What is mindfulness?

My short definition is that mindfulness is intentional awareness of the present moment. It shouldn’t be confused with mindlessness (or emptying the mind). It’s a matter of focus to keep you grounded in the here and now. Observation is the goal, not relaxation. Although sometimes it can be relaxing.

There are a lot of mindfulness practices that are taught and even apps to help lead people through the process of being mindful. One of my favorite parts about practicing mindfulness, however, is that it can be practiced anywhere, at any time.

  • washing dishes
  • listening to music
  • walking
  • housecleaning
  • painting
  • hobbies
  • bathing
  • weeding

For a quick way to ease into practicing mindfulness, choose one of the items on the above list and next time you do it, take a couple of deep slow breaths. Then focus on your body’s sensations. Are you washing dishes? Feel the warmth of the water on your hands. Does it feel good? Is the water too hot? Too cold? Feel the sensation of bubbles on your lower arms. Does it tickle? Do the bubbles feel soft? Smell the scent of dishwashing liquid. What smell is it? Lemon? Orange? Listen to the sounds of the water running into the sink from the faucet. Is it a soft trickle?

If you find yourself being distracted by thoughts or emotions, just acknowledge the thought/emotion, and then refocus on your breathing and other sensations again. The goal isn’t to never have your mind wander, or never to experience emotions, or never have thoughts. The goal is just to be mindful of the present moment. I’m washing dishes. The water is warm. I just had a thought to pick up popcorn at the store. I refocus my thoughts back to the dishes.

The purpose of practicing mindfulness throughout the day when you’re not under stress or feeling strong emotions, is so that when you actually are in an heightened emotional state, the skills will have become almost second-nature through your on-going practice of the skills.
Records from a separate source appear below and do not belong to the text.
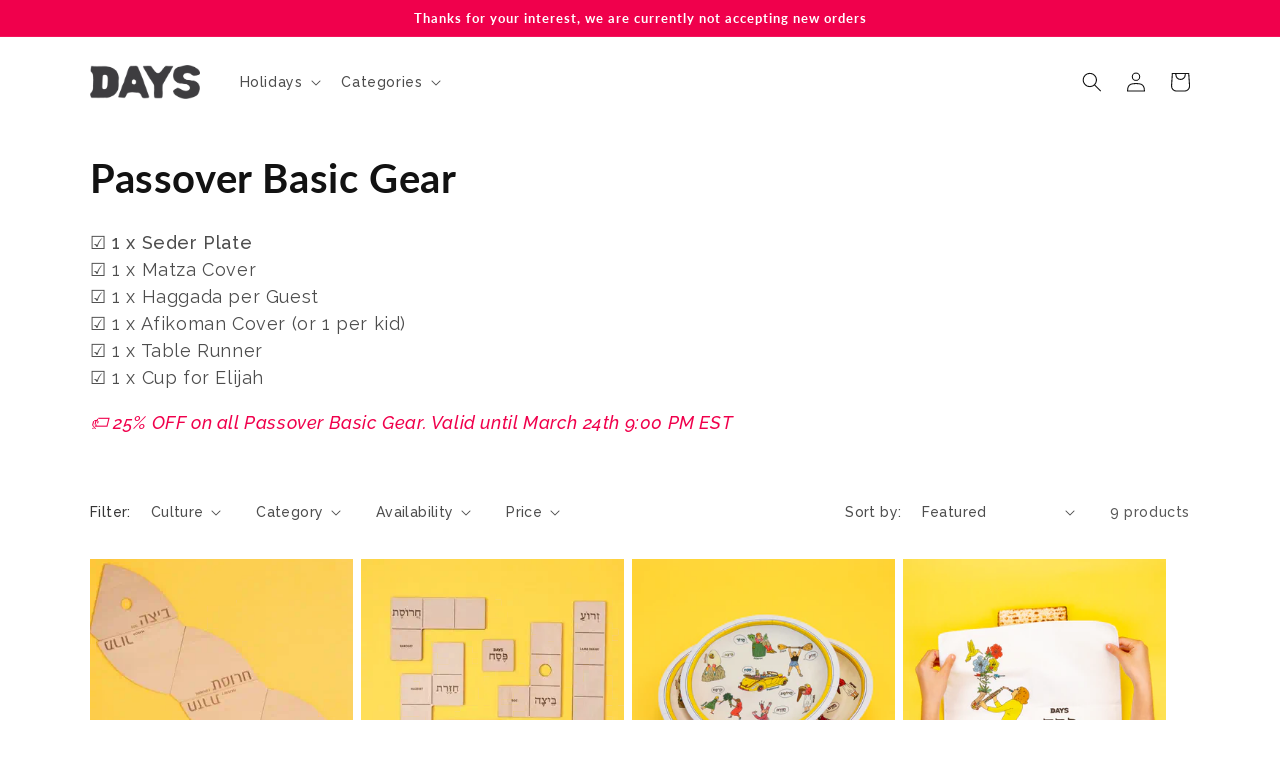

--- FILE ---
content_type: text/html
request_url: https://js.chargebee.com/assets/cbjs-2026.01.29-04.16/v2/master.html?site=daysunited&env=production
body_size: -2346
content:
<!DOCTYPE html>
<html>
  <head>
    <meta charset="UTF-8">
    <title>Chargebee</title>
  <script nonce="GCE09Up2CXL7Ey7NWEE6kTdV" type="text/javascript" src="https://js.chargebee.com/assets/cbjs-2026.01.29-04.16/v2/master-af97ee86791d95090e99.js"></script><script nonce="GCE09Up2CXL7Ey7NWEE6kTdV">window._hp_csp_nonce = "GCE09Up2CXL7Ey7NWEE6kTdV"</script>
</head>
  <body>
  </body>
</html>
Every week in our DBT classes, we practice at least two mindfulness activities together. Last week we did a mindful eating activity. A bowl of snack items was passed around, everyone chose one, and then we proceeded to mindfully eat our item. Mine was a small wrapped chocolate candy bar. We were to look at the food item as if we were an alien from outer space who’d never seen it before. What did the wrapper look like? Was it shiny? Dull? What colors? Were there designs on it? What did the wrapper feel like? Smooth? Ridged? What was it like opening the wrapper? What did it feel like? Did it make a sound? Did you smell anything? Take the candy out of the wrapper. What does it look like? Smell like? Examine it thoroughly like you did with the wrapper. Take a tiny bite. Don’t chew or swallow. What does it feel like in your mouth? Smooth? Hard? Rough? Does it melt in your mouth? Allow yourself to slowly move it around in your mouth, and when ready, chew and swallow slowly, also noticing the processes of chewing and swallowing.
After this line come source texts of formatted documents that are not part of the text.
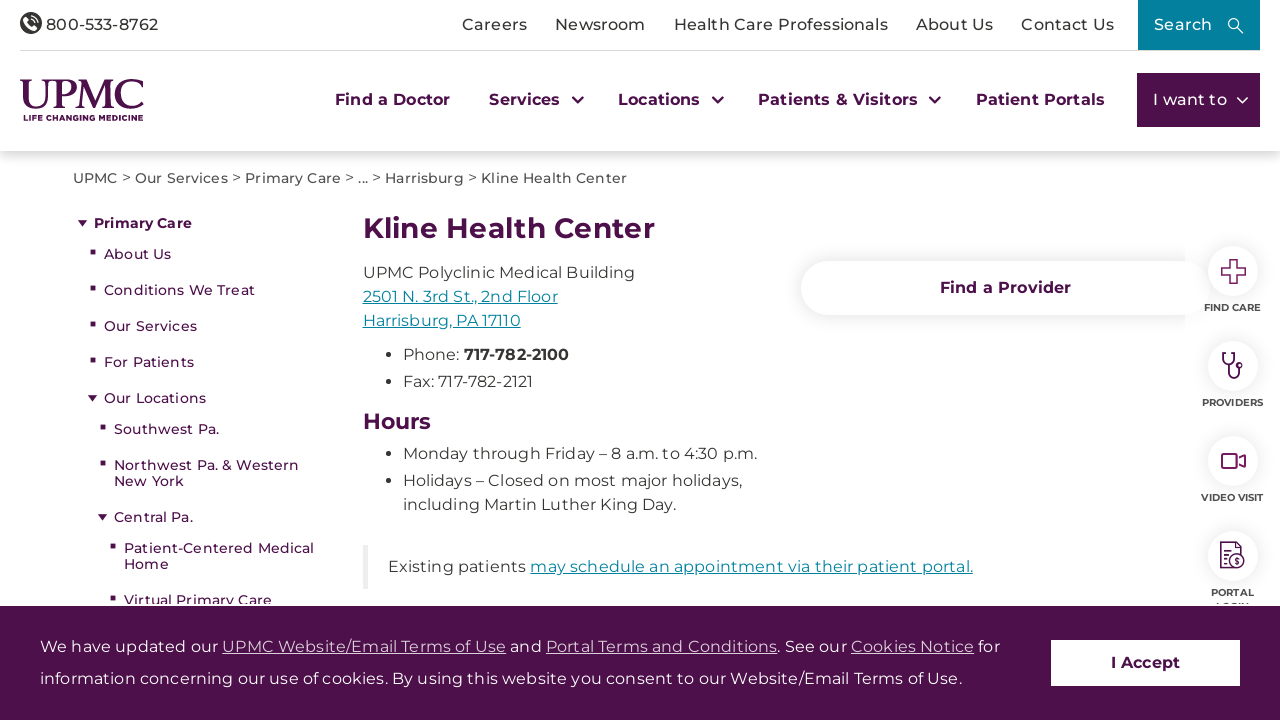

--- FILE ---
content_type: text/html;charset=utf-8
request_url: https://pnapi.invoca.net/2414/na.json
body_size: 115
content:
{"invocaId":"i-181ef183-a247-410f-c928-c69321f53226","message":"shared params updated"}

--- FILE ---
content_type: text/html;charset=utf-8
request_url: https://pnapi.invoca.net/2414/na.json
body_size: 115
content:
{"invocaId":"i-181ef183-a247-410f-c928-c69321f53226","message":"shared params updated"}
So that probably seems like a long event just to take a single bite of a candy bar. It actually only took about two minutes.

When we did this in class last week, I’d arrived to class a couple of minutes late, I’d had a stressful morning, and I was even a bit out of breath from walking quickly into the building from my car.
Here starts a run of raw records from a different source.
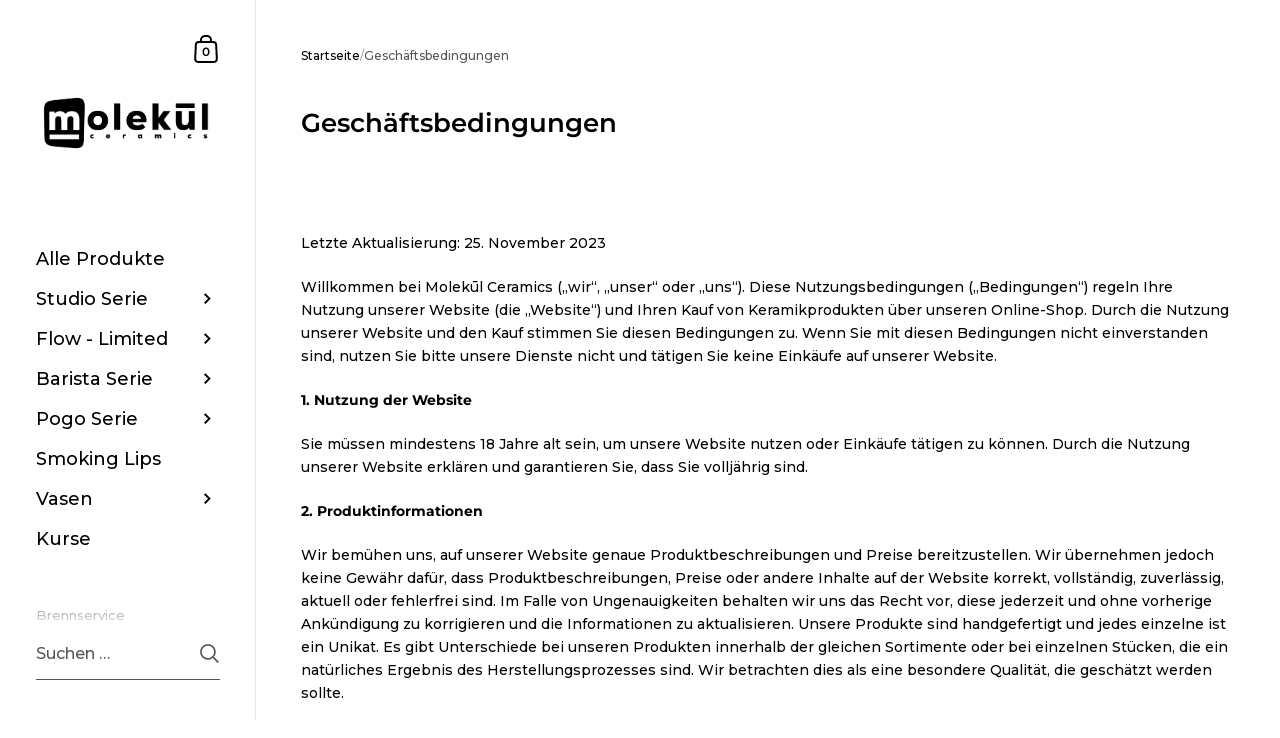

--- FILE ---
content_type: text/html; charset=UTF-8
request_url: https://pre.bossapps.co/api/js/molekuel-ceramics.myshopify.com/variants
body_size: 124
content:
{"47376514777433":{"preorder":"yes"},"47401725428057":{"preorder":"yes"},"47401772777817":{"preorder":"yes"},"47401772876121":{"preorder":"yes"},"47455296848217":{"preorder":"yes"},"47376505831769":{"preorder":"yes"},"47376505930073":{"preorder":"yes"}}

--- FILE ---
content_type: application/x-javascript; charset=utf-8
request_url: https://bundler.nice-team.net/app/shop/status/molekuel-ceramics.myshopify.com.js?1769777269
body_size: -338
content:
var bundler_settings_updated='1766234241c';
After doing the mindful eating exercise, I realized I was calm and ready to be fully engaged in the class. Mindful eating grounded me in the moment, and allowed me to focus on something so intently, that it gently pushed aside the stresses of the morning. My breathing was calm, my mind felt focused, my body felt grounded.

It was such a simple thing, but it worked wonders. I knew about the idea of mindful eating, but I’d always thought of it as a trick for eating more slowly and thoughtfully as a dieting technique. Now I see it can also be used as a regular mindfulness technique to bring down heightened emotional and physical stress-related responses.

As I share things I’ve learned and experienced through DBT classes, I’ll probably return to this idea of mindfulness frequently, sharing examples of various ways it’s proven helpful to me.

Thoughts? Questions? Have you had any experience with mindfulness practice?